■ Instructions for the task
Please say how many lines in the records below contain the word "Zealand", giving only the number.

Saved entries:
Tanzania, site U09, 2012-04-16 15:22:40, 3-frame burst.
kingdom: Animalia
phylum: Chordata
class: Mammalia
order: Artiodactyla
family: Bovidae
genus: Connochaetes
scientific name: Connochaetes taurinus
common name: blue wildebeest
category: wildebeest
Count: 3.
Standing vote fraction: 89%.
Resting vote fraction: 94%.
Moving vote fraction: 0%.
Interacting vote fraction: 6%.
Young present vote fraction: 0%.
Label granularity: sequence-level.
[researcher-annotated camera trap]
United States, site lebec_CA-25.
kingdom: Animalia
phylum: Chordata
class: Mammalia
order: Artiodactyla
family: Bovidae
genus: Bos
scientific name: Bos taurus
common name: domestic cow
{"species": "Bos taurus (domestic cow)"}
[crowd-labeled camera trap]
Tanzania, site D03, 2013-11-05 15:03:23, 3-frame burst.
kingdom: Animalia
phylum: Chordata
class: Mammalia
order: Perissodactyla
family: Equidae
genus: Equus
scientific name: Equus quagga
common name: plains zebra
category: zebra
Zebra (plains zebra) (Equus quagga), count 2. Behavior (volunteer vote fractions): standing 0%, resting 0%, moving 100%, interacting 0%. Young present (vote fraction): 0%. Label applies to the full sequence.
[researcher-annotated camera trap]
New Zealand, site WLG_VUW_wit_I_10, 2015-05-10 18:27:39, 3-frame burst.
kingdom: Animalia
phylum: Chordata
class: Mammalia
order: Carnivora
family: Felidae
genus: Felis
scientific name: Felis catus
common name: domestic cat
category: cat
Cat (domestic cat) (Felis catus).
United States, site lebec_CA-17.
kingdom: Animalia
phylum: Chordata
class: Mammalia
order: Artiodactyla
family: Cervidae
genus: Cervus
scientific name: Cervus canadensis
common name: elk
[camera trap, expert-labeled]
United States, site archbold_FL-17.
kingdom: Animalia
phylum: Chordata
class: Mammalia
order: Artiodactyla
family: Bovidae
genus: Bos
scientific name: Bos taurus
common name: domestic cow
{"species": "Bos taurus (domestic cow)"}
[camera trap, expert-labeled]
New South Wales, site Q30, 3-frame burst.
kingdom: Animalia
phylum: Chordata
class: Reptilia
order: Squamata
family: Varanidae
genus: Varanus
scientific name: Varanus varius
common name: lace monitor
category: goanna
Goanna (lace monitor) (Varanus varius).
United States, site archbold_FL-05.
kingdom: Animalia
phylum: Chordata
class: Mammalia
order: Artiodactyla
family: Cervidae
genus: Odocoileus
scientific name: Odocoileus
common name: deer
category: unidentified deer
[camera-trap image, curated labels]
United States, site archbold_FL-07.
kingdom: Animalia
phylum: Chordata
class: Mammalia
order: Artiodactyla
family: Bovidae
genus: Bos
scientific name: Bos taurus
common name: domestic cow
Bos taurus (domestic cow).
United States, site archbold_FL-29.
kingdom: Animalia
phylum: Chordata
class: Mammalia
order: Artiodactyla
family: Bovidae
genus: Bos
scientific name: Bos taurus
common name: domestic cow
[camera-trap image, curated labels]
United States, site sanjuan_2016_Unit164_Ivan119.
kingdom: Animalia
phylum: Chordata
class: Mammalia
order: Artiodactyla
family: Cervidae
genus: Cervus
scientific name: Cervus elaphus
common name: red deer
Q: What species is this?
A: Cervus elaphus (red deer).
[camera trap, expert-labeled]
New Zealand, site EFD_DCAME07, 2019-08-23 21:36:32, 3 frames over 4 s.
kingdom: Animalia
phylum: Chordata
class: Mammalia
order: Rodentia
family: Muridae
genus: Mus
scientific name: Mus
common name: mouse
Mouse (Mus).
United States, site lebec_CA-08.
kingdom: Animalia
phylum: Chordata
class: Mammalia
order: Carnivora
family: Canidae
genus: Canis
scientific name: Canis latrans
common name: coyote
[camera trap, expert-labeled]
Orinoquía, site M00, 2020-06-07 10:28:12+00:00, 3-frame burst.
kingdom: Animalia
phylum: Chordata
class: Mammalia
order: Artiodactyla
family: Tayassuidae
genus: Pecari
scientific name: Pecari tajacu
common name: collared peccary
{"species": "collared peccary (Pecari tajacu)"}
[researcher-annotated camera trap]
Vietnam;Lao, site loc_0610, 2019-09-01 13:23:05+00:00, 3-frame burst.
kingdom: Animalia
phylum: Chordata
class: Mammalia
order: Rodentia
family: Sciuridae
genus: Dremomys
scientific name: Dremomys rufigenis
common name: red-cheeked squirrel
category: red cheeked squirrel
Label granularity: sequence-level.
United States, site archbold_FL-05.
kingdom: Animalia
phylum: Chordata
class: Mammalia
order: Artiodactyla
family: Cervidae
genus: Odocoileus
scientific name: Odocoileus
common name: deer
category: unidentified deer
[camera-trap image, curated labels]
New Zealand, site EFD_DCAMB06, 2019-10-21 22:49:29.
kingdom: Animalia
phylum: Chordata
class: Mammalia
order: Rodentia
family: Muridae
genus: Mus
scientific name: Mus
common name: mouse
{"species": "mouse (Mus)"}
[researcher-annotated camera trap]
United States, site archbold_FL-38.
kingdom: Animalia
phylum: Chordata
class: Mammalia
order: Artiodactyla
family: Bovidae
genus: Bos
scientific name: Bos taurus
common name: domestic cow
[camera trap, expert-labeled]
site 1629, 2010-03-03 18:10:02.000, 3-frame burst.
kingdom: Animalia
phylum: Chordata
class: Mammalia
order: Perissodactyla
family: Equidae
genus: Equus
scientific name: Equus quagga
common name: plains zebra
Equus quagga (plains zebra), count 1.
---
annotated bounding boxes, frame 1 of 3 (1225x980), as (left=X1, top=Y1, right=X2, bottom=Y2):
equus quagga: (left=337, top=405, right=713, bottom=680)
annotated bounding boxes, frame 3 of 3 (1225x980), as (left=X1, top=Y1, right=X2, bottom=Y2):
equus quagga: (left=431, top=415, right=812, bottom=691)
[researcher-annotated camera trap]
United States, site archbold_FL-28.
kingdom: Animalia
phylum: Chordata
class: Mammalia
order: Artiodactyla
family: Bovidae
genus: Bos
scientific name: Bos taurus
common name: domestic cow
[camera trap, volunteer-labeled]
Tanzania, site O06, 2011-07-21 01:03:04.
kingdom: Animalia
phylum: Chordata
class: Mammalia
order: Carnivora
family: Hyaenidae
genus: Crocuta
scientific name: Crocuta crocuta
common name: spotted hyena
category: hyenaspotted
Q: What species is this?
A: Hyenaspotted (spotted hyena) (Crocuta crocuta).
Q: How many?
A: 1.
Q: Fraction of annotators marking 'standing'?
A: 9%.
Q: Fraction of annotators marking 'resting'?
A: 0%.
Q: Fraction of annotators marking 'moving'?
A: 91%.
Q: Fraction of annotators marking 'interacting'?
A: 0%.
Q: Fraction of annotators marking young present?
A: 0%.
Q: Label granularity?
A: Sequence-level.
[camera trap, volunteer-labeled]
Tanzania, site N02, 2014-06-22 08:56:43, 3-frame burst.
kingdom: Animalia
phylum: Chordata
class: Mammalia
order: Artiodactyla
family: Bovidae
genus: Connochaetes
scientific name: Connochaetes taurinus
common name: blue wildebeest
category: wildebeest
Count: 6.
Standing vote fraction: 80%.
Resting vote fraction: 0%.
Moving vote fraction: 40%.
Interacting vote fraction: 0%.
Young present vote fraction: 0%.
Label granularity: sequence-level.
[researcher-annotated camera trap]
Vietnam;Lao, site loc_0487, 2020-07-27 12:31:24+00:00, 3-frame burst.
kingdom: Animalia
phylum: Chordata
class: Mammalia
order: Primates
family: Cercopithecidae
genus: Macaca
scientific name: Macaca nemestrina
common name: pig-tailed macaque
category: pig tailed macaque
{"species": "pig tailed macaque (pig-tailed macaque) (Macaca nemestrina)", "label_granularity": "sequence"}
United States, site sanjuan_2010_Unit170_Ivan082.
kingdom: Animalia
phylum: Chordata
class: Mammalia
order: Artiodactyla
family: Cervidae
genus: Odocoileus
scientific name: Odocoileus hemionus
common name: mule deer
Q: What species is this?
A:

■ Worked solution
3